Demonstrating courage: From standing up to government to sitting on council
It may have been a housing rally or maybe it was an environmental demonstration. Michelle Staples can no longer remember what kind of protest she attended that day in 2012. But the now mayor of Duncan clearly remembers the epiphany it sparked—one that would map out her future career in local politics.
“How do we actually move forward if we’re always in opposition?” thought Staples, whose community activism dates back to the 1980s when she attended her first protest, an anti-nuclear war demonstration, with her father.
“I always saw myself as someone who would stand up to government,” she says. “I was completely opposed to the idea of running for local politics.”
That day would be a turning point. Staples realized standing up for something and standing against it were two sides of the same coin.
“I decided to throw my name into the hat,” Staples says. She would go on to win two consecutive terms as Duncan city councillor and eventually be elected mayor.
Six years before launching her political career, Staples was finishing her Bachelor of Arts in Applied Communication at Royal Roads. At the time, she was building a career in community facilitation and social development work.
“I never had political aspirations,” she says.
But she did have an overwhelming fear of public speaking.
Despite her apprehension, she enrolled in a program that required her to confront it head on.
“At Royal Roads, I had to really face my fears,” she says. “I used to throw up every time I spoke.”
By reflecting on the root of her fear, something she carried since childhood, Staples was able to overcome it.
“I was able to go through the academic process of understanding communications and then go through that emotional experience to understand how I struggle with communicating,” she says. “It gave me that foundation I needed to know that nothing was impossible.”
Now, she’s passing that message on to others.
In October 2018, Staples became Duncan’s first female mayor—a title that has inspired young girls in her community.
After being invited to speak at a local elementary school, Staples says she was surprised when a group of girls asked for her autograph.
“They were in Grade six and I asked them, ‘Why is it so important to you?’ and one of the girls said, ‘Well, because I could become mayor one day.’ Those were the types of things I never thought about,” she says.
Just a few months into her new role as mayor, Staples says she’s doing a lot more listening than speaking, but not out of fear.

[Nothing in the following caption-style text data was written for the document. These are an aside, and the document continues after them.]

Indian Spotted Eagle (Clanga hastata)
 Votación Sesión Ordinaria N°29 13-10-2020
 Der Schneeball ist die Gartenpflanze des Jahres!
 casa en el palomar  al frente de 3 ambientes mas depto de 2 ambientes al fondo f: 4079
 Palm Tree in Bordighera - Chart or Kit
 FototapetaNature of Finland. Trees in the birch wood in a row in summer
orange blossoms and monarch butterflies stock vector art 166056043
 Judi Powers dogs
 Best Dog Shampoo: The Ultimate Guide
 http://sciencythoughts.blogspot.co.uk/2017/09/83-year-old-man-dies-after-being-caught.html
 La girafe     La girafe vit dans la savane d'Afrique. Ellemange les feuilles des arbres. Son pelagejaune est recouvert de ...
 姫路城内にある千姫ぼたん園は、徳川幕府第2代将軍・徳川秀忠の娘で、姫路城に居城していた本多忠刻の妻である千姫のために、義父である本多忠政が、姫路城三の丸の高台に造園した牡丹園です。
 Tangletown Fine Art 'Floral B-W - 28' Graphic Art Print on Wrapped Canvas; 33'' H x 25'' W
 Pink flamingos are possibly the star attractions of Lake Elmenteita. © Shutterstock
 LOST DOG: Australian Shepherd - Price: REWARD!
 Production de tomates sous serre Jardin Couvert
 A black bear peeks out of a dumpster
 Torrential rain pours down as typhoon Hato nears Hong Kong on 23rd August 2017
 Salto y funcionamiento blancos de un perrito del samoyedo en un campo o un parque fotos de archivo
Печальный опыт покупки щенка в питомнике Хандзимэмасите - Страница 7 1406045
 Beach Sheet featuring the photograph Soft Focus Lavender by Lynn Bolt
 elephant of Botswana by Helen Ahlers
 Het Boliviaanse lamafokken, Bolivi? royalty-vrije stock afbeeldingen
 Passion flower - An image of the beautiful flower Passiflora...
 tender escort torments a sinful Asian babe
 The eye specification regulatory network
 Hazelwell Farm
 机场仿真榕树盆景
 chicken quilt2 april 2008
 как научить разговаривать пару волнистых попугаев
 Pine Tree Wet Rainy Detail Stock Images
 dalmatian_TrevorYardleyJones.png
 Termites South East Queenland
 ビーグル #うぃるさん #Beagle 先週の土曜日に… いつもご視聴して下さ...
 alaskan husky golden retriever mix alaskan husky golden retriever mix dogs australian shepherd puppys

“It goes back to my time in communications. How do we communicate with each other when we hear things so differently?” she says. “How do we come up with a way that we can communicate with people from all walks of life that is effective and doesn’t push us apart but actually brings us together?”
Staples says open communication in her community is essential to moving the dial on critical issues like reconciliation, climate change resilience, and homelessness and addictions.
“We have to work together,” she says. “The danger of not listening is far greater than the danger of people speaking.”